Because when I go to meetings now, I feel more at home than ever. I live in a big city where it is possible to find all flavors of AA meetings, including those aimed at the agnostic. But that isn’t why I feel at home. I don’t believe in God, and I say so, and no one throws me out. Because ultimately, the only requirement for AA membership, as I hear in every meeting, is a desire to stop drinking. And I still want that.

Some people may thank me for my sharing. Still others, I am sure, think I will drink soon. It has been 21 years since I did, but they may be right. It matters less and less to me what I believe, and more and more to me that I show up, a day at a time, in my life, and listen to the stories of others doing the same thing. Occasionally, I offer advice, mostly in the form of-stories about my life. My most usual prayer is the AA short form of the Serenity Prayer, which is: “Fuck it.” This feels like enough.

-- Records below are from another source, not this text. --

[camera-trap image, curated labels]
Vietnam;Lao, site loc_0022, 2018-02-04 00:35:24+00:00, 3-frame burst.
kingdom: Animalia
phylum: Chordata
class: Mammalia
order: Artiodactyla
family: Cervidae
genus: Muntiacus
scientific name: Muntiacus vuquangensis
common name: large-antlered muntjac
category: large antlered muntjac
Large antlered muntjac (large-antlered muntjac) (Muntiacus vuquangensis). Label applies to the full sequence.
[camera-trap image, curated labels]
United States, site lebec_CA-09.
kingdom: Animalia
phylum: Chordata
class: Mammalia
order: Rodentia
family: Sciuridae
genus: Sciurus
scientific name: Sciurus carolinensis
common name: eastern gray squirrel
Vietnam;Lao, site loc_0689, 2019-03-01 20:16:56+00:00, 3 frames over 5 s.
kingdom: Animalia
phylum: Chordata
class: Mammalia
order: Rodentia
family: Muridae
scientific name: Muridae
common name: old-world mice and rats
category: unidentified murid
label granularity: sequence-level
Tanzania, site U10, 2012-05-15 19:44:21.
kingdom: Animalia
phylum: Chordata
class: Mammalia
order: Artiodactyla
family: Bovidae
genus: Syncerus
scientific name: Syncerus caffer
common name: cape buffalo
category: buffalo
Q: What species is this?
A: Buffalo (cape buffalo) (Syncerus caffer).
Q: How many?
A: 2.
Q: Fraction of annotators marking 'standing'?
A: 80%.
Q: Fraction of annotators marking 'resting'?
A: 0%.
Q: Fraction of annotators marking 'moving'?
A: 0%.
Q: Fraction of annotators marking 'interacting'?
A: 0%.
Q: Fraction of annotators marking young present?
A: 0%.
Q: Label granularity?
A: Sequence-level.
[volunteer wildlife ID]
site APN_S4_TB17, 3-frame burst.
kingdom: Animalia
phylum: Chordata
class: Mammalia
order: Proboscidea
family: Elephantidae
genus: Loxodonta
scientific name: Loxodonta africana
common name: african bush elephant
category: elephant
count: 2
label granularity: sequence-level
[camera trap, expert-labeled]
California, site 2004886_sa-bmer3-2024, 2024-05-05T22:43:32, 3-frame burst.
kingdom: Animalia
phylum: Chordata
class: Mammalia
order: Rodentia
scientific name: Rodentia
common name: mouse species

AA is quite short on absolutes, but there is a portion in the AA “Big Book” that suggests that if you stick around, your life will change, and get better. Mine certainly has. I’m married now, to a man I love, and I have a mother-in-law I adore.

More than fifty years ago, my Jewish mother-in-law survived her time in the concentration camps by pretending to be Christian. She memorized the Hail Mary in Polish, and she has never, to this day, forgotten it. She never believed in the prayer, but it still saved her life.

Recently, my husband and I began volunteering at an animal shelter in a bombed out part of a city known for its drug trade. At the shelter, we walk a dog that, when we buy our home, we may adopt. She is a two-year-old beagle mix, already the mother of puppies, already abandoned once on the streets. She was distant when we first walked her, pulling on the leash, not the least interested in us. Now she nuzzles us, nips us, runs with us. Now yanks us forward, takes us where we don’t want to go. We avoid broken bottles and syringes and fast food wrappers, but we try to follow her lead. Last week, the dog yanked us down a solitary street-and suddenly, we were on a pretty patch of grass.

Her name is Faith.

Martha G. is a writer in a Northeastern city.